--- PROVIDED RECORDS Enclosed Below ---
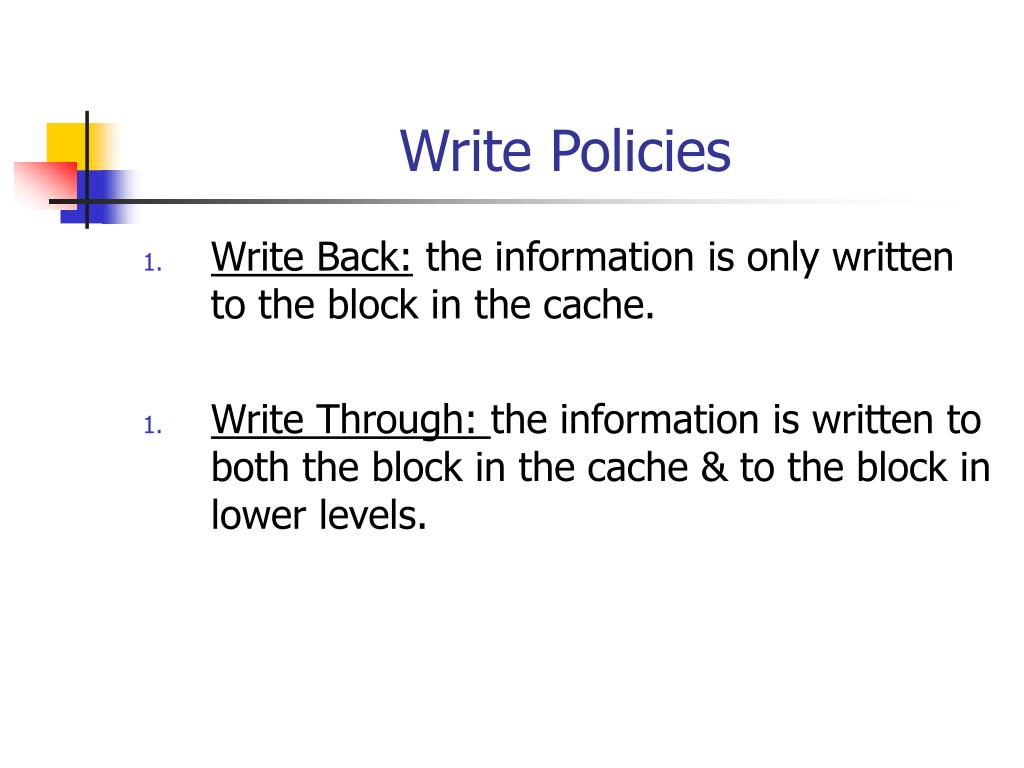 Write Policies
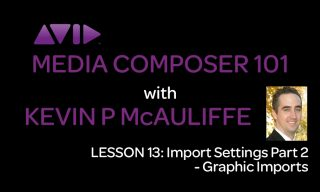 Media Composer 101 – Lesson 13 – Import Settings Part 2 – Graphic Imports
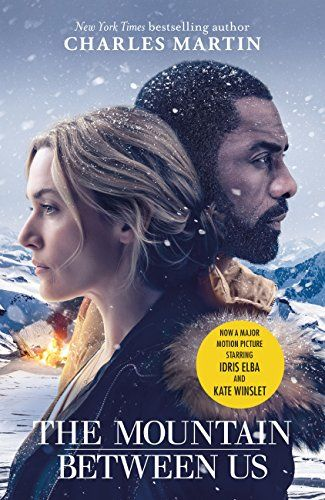 The Mountain Between Us: Now a major motion picture starring Idris Elba and Kate Winslet by [Martin, Charles]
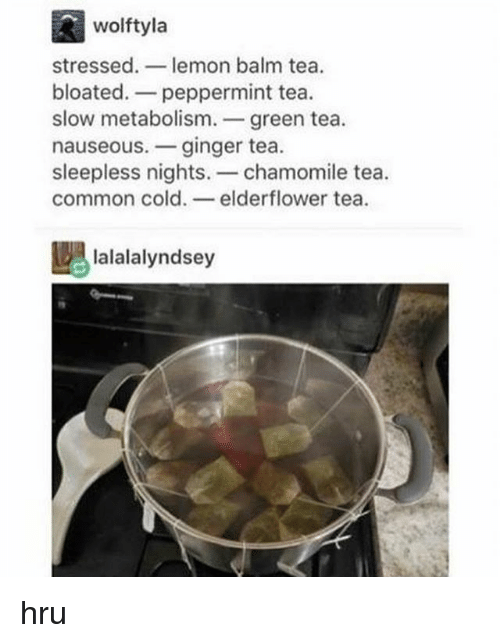 Tumblr, Common, and Cold: wolftyla  stressed  lemon balm tea.  bloated. peppermint tea  slow metabolism  green tea  nauseous. ginger tea  sleepless nights  chamomile tea  common cold  elderflower tea  DAlalalalyndsey hru
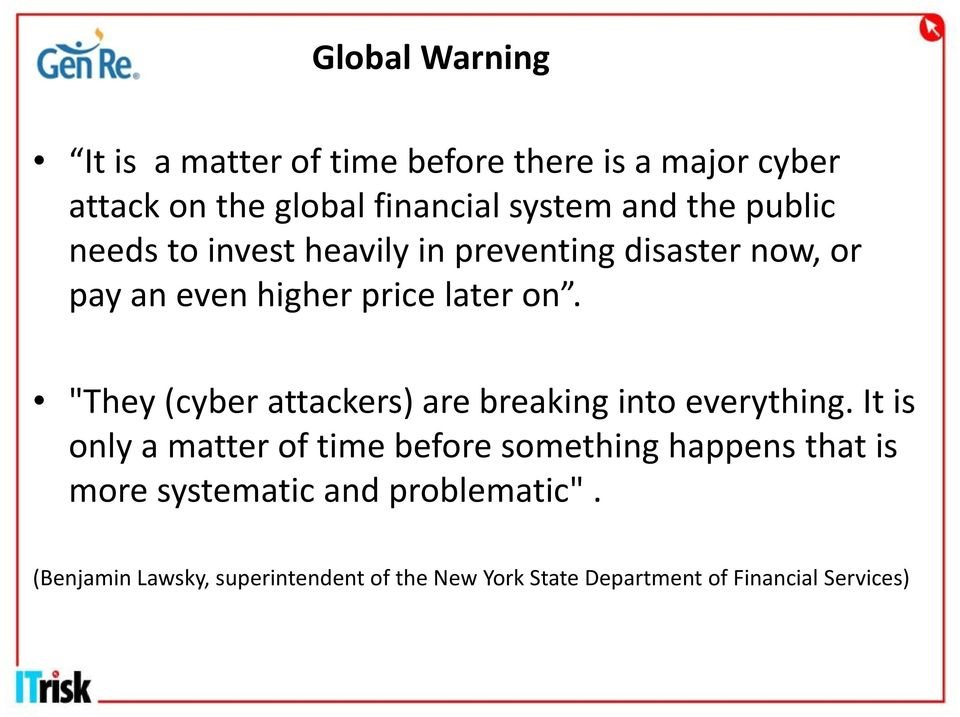 """They (cyber attackers) are breaking into everything."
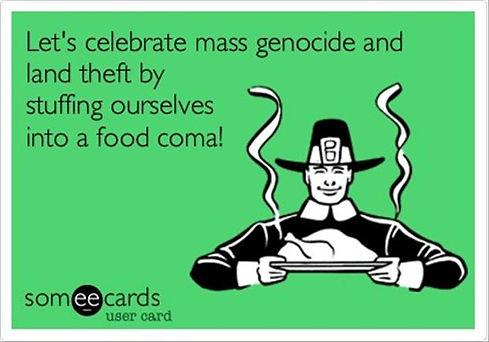 thanksgiving, pilgram, genocide, land, theft, food, coma, cartoon, stuffing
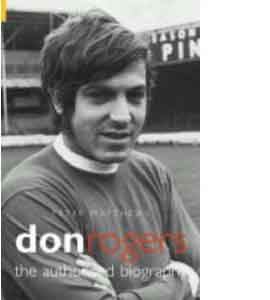 Don Rogers - The Authorised Biography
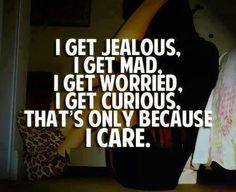 Read Complete I get jealous. I get mad. i get worried. i get curious, that's only because i care.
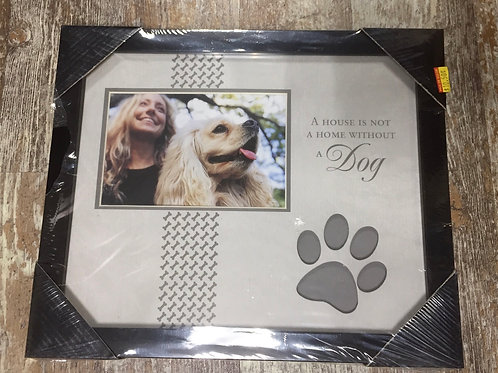 """""""A House is Not a Home Without a Dog"""" Picture Frame - Photo 3.5"""" x 5.5"""""""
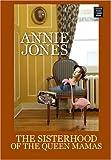 The Sisterhood of the Queen Mamas, Annie Jones, 158547911X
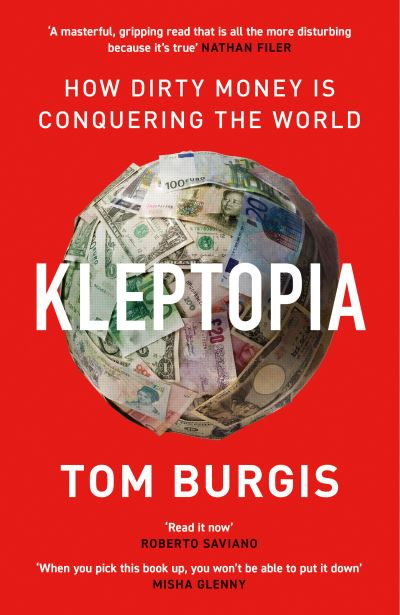 Kleptopia: How Dirty Money is Conquering the World by Tom Burgis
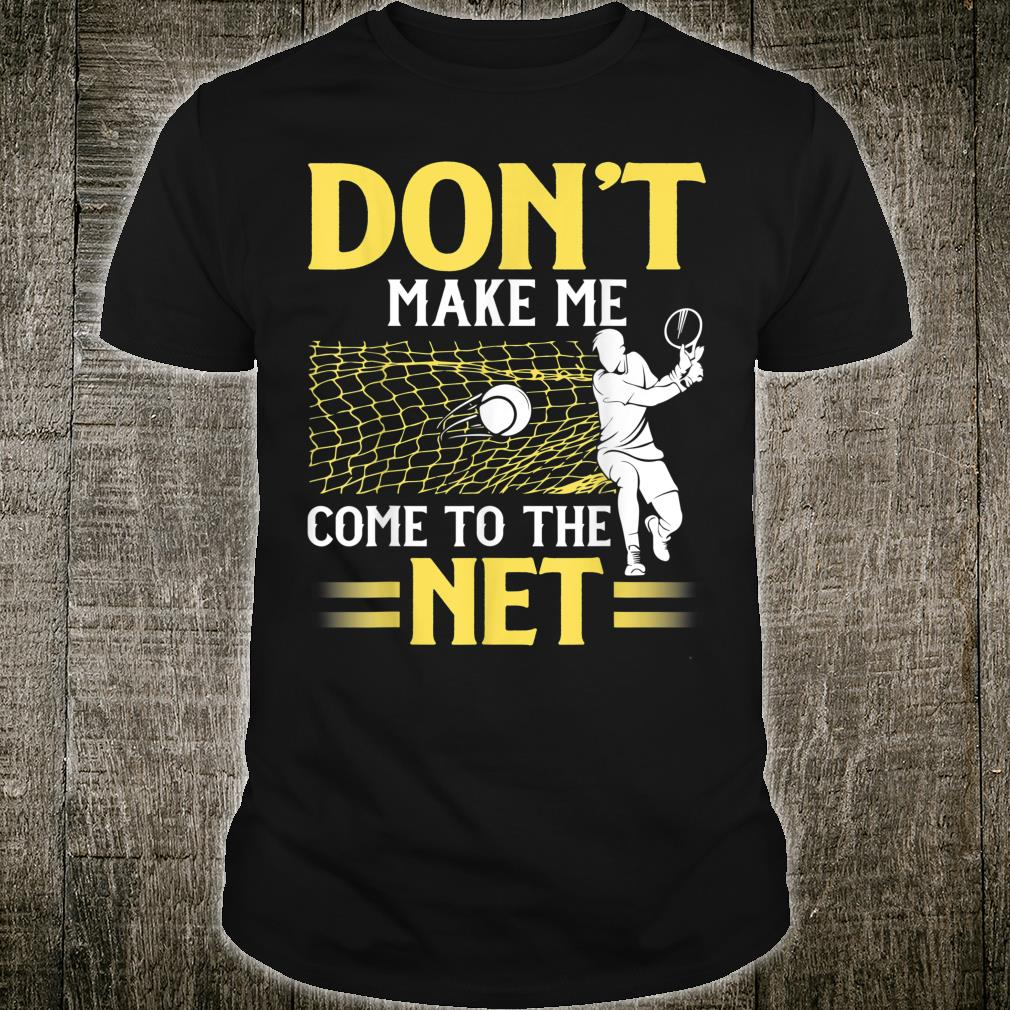 Funny Tennis Player Idea Tennis Quotes Shirt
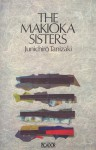 The Makioka Sisters - Jun'ichirō Tanizaki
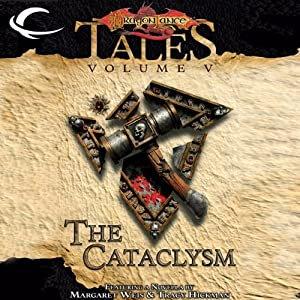 The Cataclysm: Dragonlance Tales, Vol. 5 | [Tracy Hickman (editor), Margaret Weis (editor)]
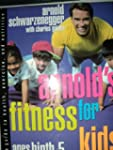 Arnold's Fitness for Kids Ages Birth-...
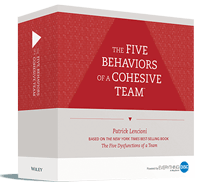 The Five Behaviors of a Cohesive Team Facilitator Kit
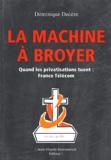 Dominique Decèze - La Machine à broyer - France Télécom.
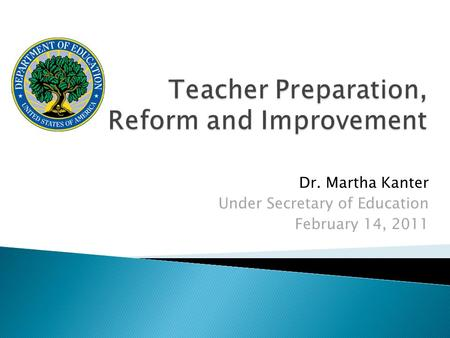 Dr. Martha Kanter Under Secretary of Education February 14, 2011.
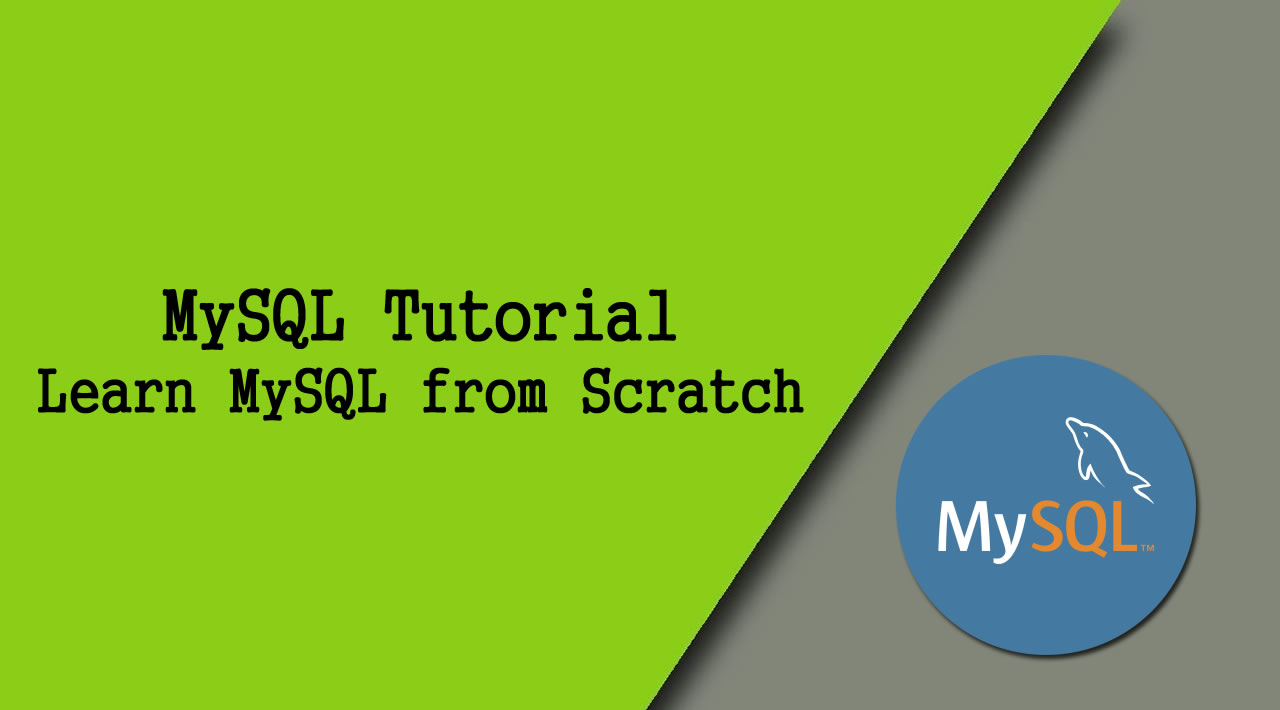 MySQL Tutorial - Learn MySQL from Scratch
--- End of Enclosed PROVIDED RECORDS ---
■ THE PROBLEM:
With images omitted, retype the data word for word.

■ ANSWER TO THE EXERCISE:
 Write Policies
 Media Composer 101 – Lesson 13 – Import Settings Part 2 – Graphic Imports
 The Mountain Between Us: Now a major motion picture starring Idris Elba and Kate Winslet by [Martin, Charles]
 Tumblr, Common, and Cold: wolftyla  stressed  lemon balm tea.  bloated. peppermint tea  slow metabolism  green tea  nauseous. ginger tea  sleepless nights  chamomile tea  common cold  elderflower tea  DAlalalalyndsey hru
 """They (cyber attackers) are breaking into everything."
 thanksgiving, pilgram, genocide, land, theft, food, coma, cartoon, stuffing
 Don Rogers - The Authorised Biography
 Read Complete I get jealous. I get mad. i get worried. i get curious, that's only because i care.
 """""""A House is Not a Home Without a Dog"""" Picture Frame - Photo 3.5"""" x 5.5"""""""
 The Sisterhood of the Queen Mamas, Annie Jones, 158547911X
 Kleptopia: How Dirty Money is Conquering the World by Tom Burgis
 Funny Tennis Player Idea Tennis Quotes Shirt
 The Makioka Sisters - Jun'ichirō Tanizaki
 The Cataclysm: Dragonlance Tales, Vol. 5 | [Tracy Hickman (editor), Margaret Weis (editor)]
 Arnold's Fitness for Kids Ages Birth-...
 The Five Behaviors of a Cohesive Team Facilitator Kit
 Dominique Decèze - La Machine à broyer - France Télécom.
 Dr. Martha Kanter Under Secretary of Education February 14, 2011.
 MySQL Tutorial - Learn MySQL from Scratch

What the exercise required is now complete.